This is probably the sixth post I have tried to write in the past 6 weeks. I've been avoiding blog land since our bad news at the end of June. The good news for other couples felt like salt in our wounds and bad news for other couples made us feel even worse. I have once again been struggling to come to terms with the anger I feel toward our situation. Having always been an optimistic person who sees the glass as half full, I have found myself not seeing the good in anything in our life. And to be perfectly honest, since our first BFN, our life has been full of bad news and horrible luck. Mike's mom actually said over a month ago that she had never seen people with such bad luck...and she knows nothing about our baby plans.
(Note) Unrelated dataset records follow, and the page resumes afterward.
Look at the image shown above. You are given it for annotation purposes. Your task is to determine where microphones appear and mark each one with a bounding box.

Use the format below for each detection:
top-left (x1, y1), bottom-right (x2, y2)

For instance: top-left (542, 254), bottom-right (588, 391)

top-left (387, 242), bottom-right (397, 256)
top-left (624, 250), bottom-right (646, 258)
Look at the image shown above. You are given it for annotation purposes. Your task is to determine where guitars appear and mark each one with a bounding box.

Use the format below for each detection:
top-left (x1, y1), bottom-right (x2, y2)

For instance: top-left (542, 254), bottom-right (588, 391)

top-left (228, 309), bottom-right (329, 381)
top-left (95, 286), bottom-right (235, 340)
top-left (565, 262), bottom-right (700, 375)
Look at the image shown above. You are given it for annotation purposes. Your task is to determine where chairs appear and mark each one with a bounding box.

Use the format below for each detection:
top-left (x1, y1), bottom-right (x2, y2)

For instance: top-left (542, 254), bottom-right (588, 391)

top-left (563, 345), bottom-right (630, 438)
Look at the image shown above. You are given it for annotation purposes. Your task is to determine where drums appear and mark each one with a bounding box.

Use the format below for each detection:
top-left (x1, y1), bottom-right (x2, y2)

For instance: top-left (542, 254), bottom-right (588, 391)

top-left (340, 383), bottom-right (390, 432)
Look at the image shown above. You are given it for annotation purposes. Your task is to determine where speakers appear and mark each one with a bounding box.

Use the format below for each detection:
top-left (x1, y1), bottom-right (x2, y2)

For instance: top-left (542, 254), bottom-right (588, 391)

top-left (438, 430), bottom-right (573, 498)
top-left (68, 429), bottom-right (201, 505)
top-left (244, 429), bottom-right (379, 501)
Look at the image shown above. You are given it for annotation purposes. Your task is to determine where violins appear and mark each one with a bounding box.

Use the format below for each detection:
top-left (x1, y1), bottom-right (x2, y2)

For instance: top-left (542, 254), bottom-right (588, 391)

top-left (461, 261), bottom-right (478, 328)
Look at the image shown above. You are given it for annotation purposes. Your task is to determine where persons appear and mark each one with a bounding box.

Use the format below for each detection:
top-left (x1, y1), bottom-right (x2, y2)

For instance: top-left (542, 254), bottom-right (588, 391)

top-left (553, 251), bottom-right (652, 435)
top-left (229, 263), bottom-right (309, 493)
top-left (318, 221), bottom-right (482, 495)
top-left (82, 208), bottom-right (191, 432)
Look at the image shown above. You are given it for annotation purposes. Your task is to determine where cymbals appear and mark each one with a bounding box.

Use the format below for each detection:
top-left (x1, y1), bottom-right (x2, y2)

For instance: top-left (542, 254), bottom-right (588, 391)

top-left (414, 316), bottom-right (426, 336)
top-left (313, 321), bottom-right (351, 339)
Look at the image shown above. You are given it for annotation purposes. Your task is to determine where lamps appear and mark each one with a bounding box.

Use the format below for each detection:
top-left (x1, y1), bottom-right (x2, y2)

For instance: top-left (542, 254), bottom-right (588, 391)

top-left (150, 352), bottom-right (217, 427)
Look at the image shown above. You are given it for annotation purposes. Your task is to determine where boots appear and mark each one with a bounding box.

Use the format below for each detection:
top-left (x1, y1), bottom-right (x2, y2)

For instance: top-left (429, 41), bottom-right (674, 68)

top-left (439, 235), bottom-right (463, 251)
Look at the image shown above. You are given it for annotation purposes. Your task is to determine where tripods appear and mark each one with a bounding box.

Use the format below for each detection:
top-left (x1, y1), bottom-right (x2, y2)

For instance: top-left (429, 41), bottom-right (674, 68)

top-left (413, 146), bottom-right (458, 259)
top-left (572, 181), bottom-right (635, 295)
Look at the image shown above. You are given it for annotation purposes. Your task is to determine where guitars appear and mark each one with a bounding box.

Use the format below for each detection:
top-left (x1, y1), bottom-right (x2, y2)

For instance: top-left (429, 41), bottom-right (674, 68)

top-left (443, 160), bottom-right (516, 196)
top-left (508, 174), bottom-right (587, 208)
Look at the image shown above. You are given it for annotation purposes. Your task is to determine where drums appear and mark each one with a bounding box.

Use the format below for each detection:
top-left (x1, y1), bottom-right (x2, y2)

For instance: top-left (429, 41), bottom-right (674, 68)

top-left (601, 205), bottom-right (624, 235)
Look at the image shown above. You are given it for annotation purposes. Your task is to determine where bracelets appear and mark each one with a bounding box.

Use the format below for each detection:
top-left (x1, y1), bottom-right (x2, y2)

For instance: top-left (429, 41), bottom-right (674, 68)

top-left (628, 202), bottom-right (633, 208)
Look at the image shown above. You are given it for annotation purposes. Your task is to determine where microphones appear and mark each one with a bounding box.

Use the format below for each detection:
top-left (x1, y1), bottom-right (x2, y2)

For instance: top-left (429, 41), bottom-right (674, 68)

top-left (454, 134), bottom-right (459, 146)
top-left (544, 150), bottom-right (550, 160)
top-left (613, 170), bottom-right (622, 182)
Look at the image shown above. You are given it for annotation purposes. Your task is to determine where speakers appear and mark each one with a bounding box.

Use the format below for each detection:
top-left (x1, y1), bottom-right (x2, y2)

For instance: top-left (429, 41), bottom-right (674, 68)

But, I digress. We have spent the last 6 weeks grieving, being angry, putting out fires (figuratively), and trying to figure out our next step on the road to parenthood. There are several obstacles in our way, but my health and our finances are the two biggest. Basically, as we see it, we have three options. First, we could try again with SCI using an ED. Second, we could scrap the whole surrogacy in India idea and TTC the old fashioned way. Third, (and this idea came to me like a ton of bricks last week) self-cycling with SCI might be the happy medium between the other two options. None of these options offers a perfect solution for us. (But then, if we had the perfect solution, we wouldn't be in this boat, would we?)
So we are still gathering facts and talking to doctors and trying to decide the best way for us to go. We have hundreds of questions, none of which have any definitive answers and we are in an impossible position. We will just have to take all of the information that our doctors can give us and make the best decision for us.